When someone pushes your boundaries and makes you feel uncomfortable, "there's no reason to mind your manners," said Wendy Patrick, a deputy district attorney in San Diego and a nationally recognized expert on sexual assault.

Patrick spoke to Madigan Army Medical Center staff members about the red flags that can help identify sexual predators as a part of April's Sexual Assault Awareness and Prevention Month.

"If there is one thing we can take away from both the research and our practical experience, it's that there are things in retrospect that many victims have pointed to and said, 'I should've seen that for what it was,'" she said. "There's always something we see in the rearview mirror."

One of the biggest myths many believe is that it's easy to spot a predator.

"There's this preconceived notion that we know what sexual harassment and sexual assault predators look like; what I can tell you from 23 years of doing this is that this guy is just as likely to roll up in a Lexus and to wear a three-piece suit," Patrick said.

In fact, being well credentialed is a part of the halo effect that often inhibits sexual harassment reporting. If someone is good looking, well spoken, or well credentialed, they are often given the benefit of the doubt.

Typecasting would-be predators is "dangerous because we rely on stereotypes," said Patrick. One common stereotype is that predators are strangers.

"Proximity breeds familiarity, which is a false sense of security. Just because someone works with you everyday, or you see someone in the hall every day or you see them in the neighborhood or the grocery store, does not make them safe," said Patrick.

She encourages people to consider, "How do we regain our objectivity? How do we trade in our rose-colored glasses, which we develop pretty quickly when we like somebody, for our reading glasses?"

Looking for red flags is a start, to include seeking to understand the people around you. What do they focus on and what are their goals? What is their lifestyle -- are they serial first daters? Who do they hang out with? Even a lack of associations can be a clue, such as a lack of friends or a lack of past romantic relationships.

These red flags may look a little different with online dating. A dating profile can reveal a lot about a person, such as if videos, photos or links show a promiscuous attitude or if favorite songs contain lyrics which are degrading toward women. If profiles have only one photo, that can be a flag as well. She also cautioned that it may be better to meet someone sooner rather than later.

"If there is more online time before a meeting, a predator can cultivate a relationship of trust," she said.

In person, a common tactic is boundary probing.
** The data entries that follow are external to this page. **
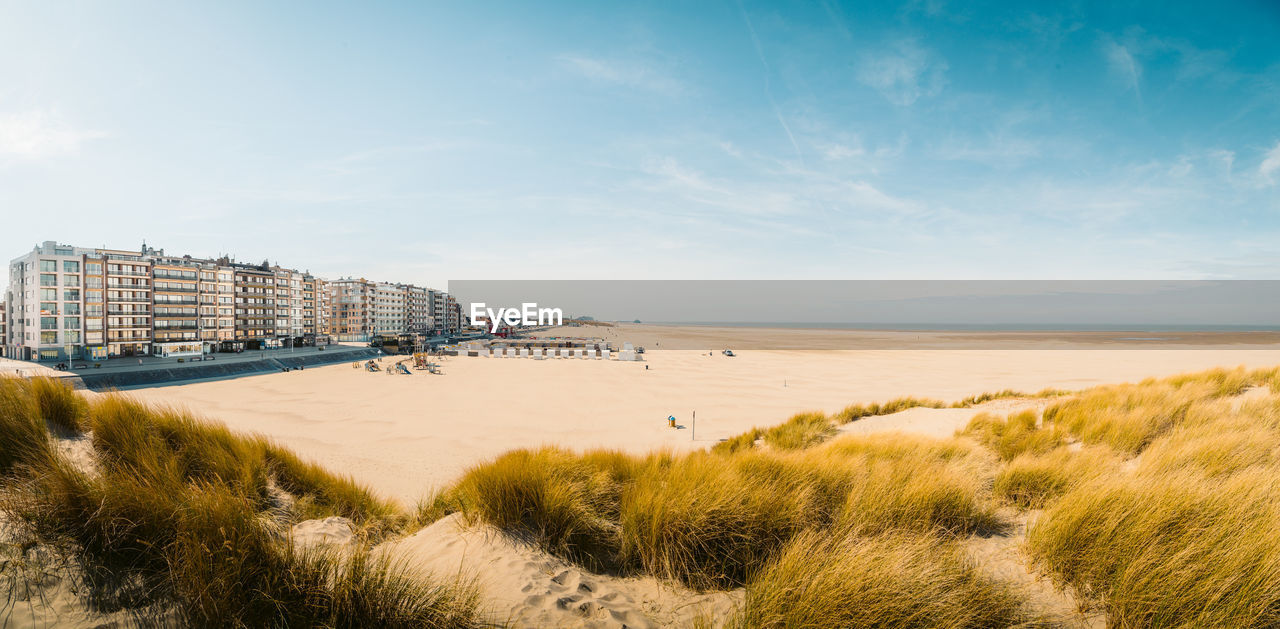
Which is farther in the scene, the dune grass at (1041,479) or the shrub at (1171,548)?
the dune grass at (1041,479)

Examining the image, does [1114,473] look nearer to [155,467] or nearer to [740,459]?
[740,459]

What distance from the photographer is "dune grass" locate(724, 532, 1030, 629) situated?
2.50 m

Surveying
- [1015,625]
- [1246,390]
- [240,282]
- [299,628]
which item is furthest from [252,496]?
[240,282]

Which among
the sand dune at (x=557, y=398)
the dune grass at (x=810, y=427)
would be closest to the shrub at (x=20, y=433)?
the sand dune at (x=557, y=398)

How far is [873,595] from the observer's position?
2539 millimetres

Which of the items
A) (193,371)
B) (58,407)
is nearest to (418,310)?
(193,371)

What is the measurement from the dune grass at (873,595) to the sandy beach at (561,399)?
603 cm

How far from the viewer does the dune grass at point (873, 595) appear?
2498mm

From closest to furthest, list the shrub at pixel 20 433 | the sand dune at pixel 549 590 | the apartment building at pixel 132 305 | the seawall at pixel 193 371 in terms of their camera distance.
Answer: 1. the sand dune at pixel 549 590
2. the shrub at pixel 20 433
3. the seawall at pixel 193 371
4. the apartment building at pixel 132 305

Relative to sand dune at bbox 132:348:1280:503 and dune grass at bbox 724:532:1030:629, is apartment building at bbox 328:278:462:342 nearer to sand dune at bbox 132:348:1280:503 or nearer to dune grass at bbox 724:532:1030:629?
sand dune at bbox 132:348:1280:503

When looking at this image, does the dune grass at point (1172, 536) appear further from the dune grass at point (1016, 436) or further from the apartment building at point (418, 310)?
the apartment building at point (418, 310)

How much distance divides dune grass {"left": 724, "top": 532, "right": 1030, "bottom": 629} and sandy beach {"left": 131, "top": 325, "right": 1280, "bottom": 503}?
6030 millimetres

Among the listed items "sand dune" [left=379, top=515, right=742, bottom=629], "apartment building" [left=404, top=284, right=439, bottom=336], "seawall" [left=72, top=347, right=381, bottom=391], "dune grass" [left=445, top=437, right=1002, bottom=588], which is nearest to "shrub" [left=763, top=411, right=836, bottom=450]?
"dune grass" [left=445, top=437, right=1002, bottom=588]

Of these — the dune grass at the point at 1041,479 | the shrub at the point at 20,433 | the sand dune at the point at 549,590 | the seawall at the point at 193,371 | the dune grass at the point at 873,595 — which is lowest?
the seawall at the point at 193,371
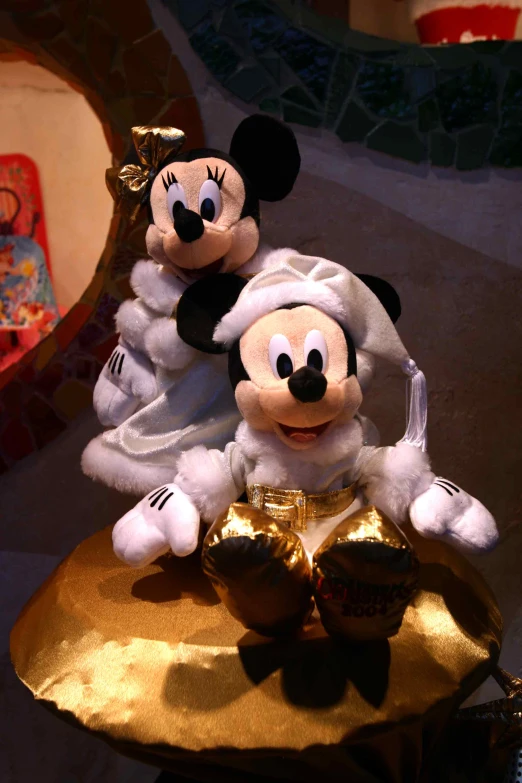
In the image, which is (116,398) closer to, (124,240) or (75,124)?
(124,240)

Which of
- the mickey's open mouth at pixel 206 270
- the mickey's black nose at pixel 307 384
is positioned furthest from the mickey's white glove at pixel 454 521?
the mickey's open mouth at pixel 206 270

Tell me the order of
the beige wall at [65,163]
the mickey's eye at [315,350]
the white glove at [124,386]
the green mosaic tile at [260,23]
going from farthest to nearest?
the beige wall at [65,163], the green mosaic tile at [260,23], the white glove at [124,386], the mickey's eye at [315,350]

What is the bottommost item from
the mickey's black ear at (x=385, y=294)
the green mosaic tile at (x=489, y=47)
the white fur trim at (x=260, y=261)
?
the mickey's black ear at (x=385, y=294)

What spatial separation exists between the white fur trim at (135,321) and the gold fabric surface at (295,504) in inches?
11.7

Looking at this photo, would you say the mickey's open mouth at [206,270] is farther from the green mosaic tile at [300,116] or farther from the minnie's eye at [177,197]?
the green mosaic tile at [300,116]

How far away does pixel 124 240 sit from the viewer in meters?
1.29

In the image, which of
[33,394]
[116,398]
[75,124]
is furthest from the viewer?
[75,124]

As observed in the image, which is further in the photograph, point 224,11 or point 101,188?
point 101,188

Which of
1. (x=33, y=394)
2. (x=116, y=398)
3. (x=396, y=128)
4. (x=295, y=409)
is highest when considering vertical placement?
(x=396, y=128)

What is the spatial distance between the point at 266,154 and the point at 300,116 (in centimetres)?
26

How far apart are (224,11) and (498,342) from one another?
2.40 feet

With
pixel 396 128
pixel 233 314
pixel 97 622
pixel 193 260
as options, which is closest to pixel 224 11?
pixel 396 128

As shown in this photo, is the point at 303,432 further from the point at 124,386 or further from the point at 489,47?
the point at 489,47

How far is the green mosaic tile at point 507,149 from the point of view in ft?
4.08
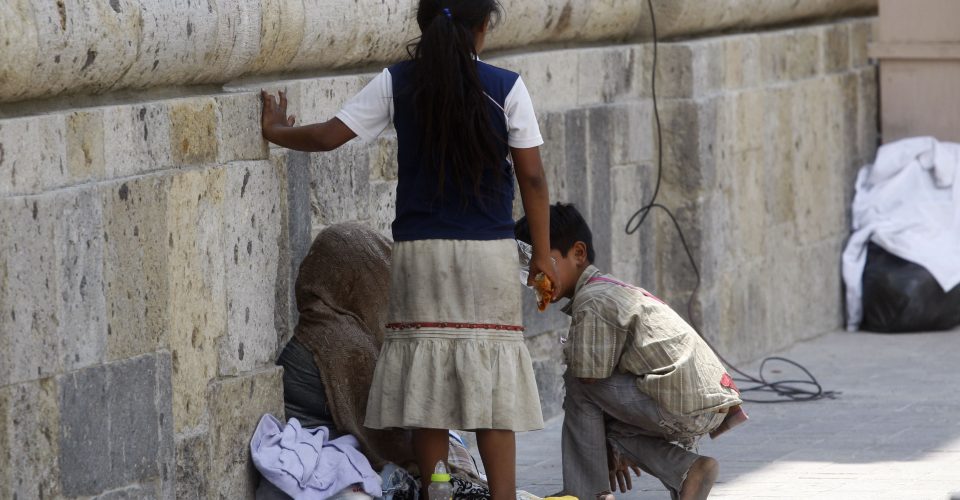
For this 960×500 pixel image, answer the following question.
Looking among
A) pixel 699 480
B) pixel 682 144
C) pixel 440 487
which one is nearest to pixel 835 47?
pixel 682 144

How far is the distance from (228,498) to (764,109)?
14.0 ft

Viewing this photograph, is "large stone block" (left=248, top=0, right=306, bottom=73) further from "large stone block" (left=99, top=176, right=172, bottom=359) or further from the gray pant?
the gray pant

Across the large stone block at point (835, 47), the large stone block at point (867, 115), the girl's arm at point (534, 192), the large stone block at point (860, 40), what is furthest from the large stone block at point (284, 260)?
the large stone block at point (867, 115)

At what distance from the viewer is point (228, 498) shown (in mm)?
4723

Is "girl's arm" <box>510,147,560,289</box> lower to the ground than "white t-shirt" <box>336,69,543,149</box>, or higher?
lower

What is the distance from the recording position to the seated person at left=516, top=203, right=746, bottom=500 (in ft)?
16.1

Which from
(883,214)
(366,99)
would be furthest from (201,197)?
(883,214)

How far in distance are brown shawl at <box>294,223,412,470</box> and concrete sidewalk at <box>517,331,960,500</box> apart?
0.71 meters

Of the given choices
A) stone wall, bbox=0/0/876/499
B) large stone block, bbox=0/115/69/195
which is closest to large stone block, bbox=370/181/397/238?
stone wall, bbox=0/0/876/499

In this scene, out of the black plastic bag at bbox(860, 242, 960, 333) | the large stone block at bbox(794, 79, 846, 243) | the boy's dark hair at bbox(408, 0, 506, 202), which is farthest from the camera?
the black plastic bag at bbox(860, 242, 960, 333)

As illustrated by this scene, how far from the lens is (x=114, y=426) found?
Answer: 4.26m

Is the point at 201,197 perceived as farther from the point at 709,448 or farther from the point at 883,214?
the point at 883,214

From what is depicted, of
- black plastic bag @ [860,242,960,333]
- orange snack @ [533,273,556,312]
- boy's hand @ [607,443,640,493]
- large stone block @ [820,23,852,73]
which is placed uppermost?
large stone block @ [820,23,852,73]

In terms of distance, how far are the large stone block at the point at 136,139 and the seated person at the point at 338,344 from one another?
0.77 meters
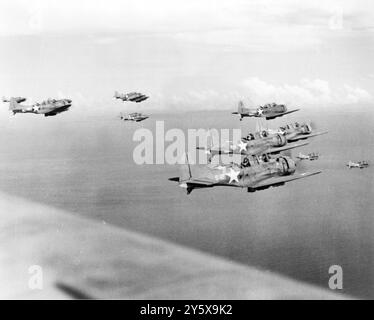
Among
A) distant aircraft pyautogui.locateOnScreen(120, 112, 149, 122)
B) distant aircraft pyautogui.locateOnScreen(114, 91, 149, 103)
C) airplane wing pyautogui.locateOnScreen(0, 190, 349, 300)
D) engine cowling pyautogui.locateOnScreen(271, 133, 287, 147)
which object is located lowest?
airplane wing pyautogui.locateOnScreen(0, 190, 349, 300)

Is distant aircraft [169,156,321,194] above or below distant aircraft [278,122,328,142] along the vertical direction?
below

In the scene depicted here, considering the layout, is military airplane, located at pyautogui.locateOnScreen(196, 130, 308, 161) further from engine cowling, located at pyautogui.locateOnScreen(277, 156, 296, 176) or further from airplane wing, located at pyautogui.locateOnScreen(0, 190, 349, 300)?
airplane wing, located at pyautogui.locateOnScreen(0, 190, 349, 300)

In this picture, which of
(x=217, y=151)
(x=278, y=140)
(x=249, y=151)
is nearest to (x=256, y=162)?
(x=249, y=151)

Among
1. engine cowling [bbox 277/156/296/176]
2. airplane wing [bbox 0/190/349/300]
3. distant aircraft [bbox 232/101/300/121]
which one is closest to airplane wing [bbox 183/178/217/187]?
engine cowling [bbox 277/156/296/176]

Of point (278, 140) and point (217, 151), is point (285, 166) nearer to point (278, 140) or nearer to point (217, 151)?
point (278, 140)

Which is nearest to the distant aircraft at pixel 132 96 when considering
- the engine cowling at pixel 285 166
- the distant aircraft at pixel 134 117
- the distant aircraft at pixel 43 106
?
the distant aircraft at pixel 134 117
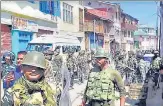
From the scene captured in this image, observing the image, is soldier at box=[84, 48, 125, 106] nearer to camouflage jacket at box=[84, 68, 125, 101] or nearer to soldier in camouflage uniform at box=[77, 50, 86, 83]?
camouflage jacket at box=[84, 68, 125, 101]

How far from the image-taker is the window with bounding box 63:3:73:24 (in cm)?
2244

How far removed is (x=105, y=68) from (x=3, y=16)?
1004 centimetres

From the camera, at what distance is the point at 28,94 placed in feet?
10.5

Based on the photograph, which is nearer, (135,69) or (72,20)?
(135,69)

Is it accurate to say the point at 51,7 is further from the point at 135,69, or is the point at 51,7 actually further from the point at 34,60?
the point at 34,60

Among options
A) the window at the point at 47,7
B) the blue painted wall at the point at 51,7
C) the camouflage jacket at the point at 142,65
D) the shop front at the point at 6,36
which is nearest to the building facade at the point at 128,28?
the blue painted wall at the point at 51,7

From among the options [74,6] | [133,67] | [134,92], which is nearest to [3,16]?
[133,67]

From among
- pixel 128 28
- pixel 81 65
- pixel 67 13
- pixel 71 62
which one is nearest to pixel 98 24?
pixel 128 28

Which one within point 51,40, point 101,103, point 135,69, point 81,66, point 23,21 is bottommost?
point 135,69

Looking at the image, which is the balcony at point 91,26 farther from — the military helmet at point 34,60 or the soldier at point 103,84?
the military helmet at point 34,60

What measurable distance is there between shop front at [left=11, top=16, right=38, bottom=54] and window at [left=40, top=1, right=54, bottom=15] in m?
1.97

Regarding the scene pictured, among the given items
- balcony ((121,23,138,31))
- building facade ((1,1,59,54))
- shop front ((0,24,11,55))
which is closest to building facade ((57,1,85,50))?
building facade ((1,1,59,54))

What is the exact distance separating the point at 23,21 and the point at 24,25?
7.1 inches

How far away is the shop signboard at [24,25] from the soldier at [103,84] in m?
10.6
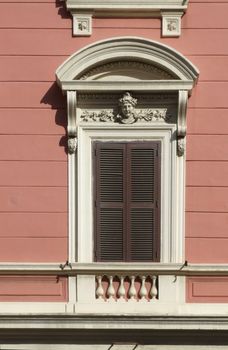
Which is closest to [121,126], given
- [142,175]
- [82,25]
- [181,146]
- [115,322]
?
[142,175]

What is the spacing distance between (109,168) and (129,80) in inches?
40.6

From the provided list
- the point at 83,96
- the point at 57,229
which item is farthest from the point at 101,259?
the point at 83,96

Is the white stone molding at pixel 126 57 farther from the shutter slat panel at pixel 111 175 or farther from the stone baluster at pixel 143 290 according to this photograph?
the stone baluster at pixel 143 290

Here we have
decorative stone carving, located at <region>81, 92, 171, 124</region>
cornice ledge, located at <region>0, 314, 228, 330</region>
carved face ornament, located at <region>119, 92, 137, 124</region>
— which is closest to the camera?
cornice ledge, located at <region>0, 314, 228, 330</region>

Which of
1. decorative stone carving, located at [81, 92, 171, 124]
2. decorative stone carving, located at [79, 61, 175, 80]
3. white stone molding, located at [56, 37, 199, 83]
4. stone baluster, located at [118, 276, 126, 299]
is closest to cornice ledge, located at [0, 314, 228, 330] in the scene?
stone baluster, located at [118, 276, 126, 299]

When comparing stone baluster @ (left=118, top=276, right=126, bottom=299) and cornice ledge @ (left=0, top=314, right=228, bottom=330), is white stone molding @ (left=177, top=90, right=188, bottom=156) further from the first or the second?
cornice ledge @ (left=0, top=314, right=228, bottom=330)

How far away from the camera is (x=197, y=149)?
9516 mm

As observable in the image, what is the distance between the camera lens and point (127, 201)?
31.2 ft

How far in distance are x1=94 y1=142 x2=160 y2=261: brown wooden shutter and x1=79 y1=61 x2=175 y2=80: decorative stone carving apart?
0.77 meters

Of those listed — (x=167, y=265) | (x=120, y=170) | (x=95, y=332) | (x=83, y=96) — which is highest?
(x=83, y=96)

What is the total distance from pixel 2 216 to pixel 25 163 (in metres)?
0.67

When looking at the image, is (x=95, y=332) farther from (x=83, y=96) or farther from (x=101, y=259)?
(x=83, y=96)

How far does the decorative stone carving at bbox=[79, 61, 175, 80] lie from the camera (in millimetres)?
9445

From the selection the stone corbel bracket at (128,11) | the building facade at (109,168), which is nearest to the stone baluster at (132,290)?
the building facade at (109,168)
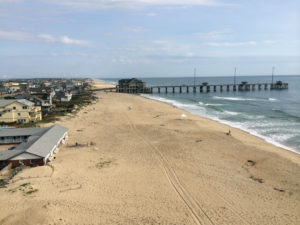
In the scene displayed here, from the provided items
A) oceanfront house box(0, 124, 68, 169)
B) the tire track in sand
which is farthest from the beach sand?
oceanfront house box(0, 124, 68, 169)

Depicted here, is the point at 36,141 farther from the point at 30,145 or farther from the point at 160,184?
the point at 160,184

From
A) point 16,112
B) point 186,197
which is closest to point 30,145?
point 186,197

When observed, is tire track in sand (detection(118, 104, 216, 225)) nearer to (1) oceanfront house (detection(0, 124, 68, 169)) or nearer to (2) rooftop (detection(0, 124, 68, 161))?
(1) oceanfront house (detection(0, 124, 68, 169))

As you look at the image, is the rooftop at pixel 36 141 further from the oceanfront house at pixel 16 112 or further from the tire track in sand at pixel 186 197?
the tire track in sand at pixel 186 197

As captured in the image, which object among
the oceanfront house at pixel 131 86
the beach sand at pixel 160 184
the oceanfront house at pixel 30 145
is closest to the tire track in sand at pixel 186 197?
the beach sand at pixel 160 184

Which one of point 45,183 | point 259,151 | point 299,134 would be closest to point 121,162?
point 45,183
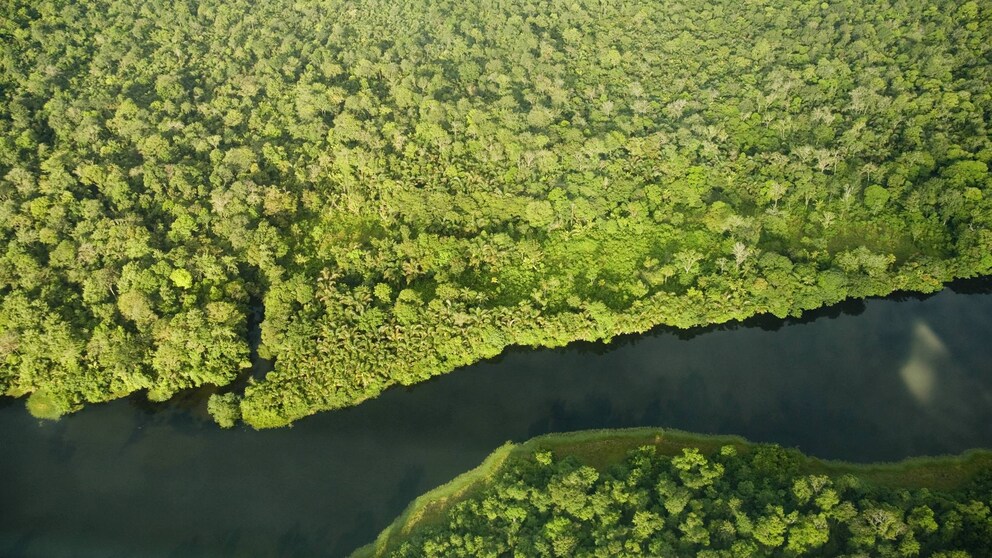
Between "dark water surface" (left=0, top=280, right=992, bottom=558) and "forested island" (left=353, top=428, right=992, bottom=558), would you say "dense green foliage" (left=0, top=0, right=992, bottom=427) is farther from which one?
"forested island" (left=353, top=428, right=992, bottom=558)

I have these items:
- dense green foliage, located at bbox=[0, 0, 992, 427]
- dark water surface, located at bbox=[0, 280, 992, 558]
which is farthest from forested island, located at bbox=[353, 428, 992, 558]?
dense green foliage, located at bbox=[0, 0, 992, 427]

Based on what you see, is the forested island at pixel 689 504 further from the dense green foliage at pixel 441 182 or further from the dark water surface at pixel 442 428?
the dense green foliage at pixel 441 182

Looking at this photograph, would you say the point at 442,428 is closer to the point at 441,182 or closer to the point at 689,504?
the point at 689,504

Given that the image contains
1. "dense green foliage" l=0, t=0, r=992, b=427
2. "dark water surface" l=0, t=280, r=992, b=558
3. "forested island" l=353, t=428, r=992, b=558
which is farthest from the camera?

Using inappropriate vocabulary, telling off-color jokes or stories, or constantly "accidently" touching can all be warning signs that someone is probing your boundaries.

"It's only a test," said Patrick. "It's the reaction that often predicts what is going to happen after that; you can tell by someone's face whether they are uncomfortable with what you're saying, or whether they're interested, or whether they're passive."

A "good victim," from a predator's point of view, is someone who is more lenient and tolerant of these boundary probes because they are less likely to report.

Sexual predators may also engage some reverse psychology with possible victims, once again pushing boundaries and challenging them to prove that they are not uptight, boring, old-fashioned, paranoid, or defensive.

"We're born to belong. Many of us don't want to be seen in a negative light, and we really do try to fit in," said Patrick. "This is how potential predators talk us into things."

It all comes down to listening to those warning bells that red flags create.

"We don't owe someone who makes us uncomfortable anything. This is the one area of our lives where we should not be minding our manners if it's going to be potentially dangerous."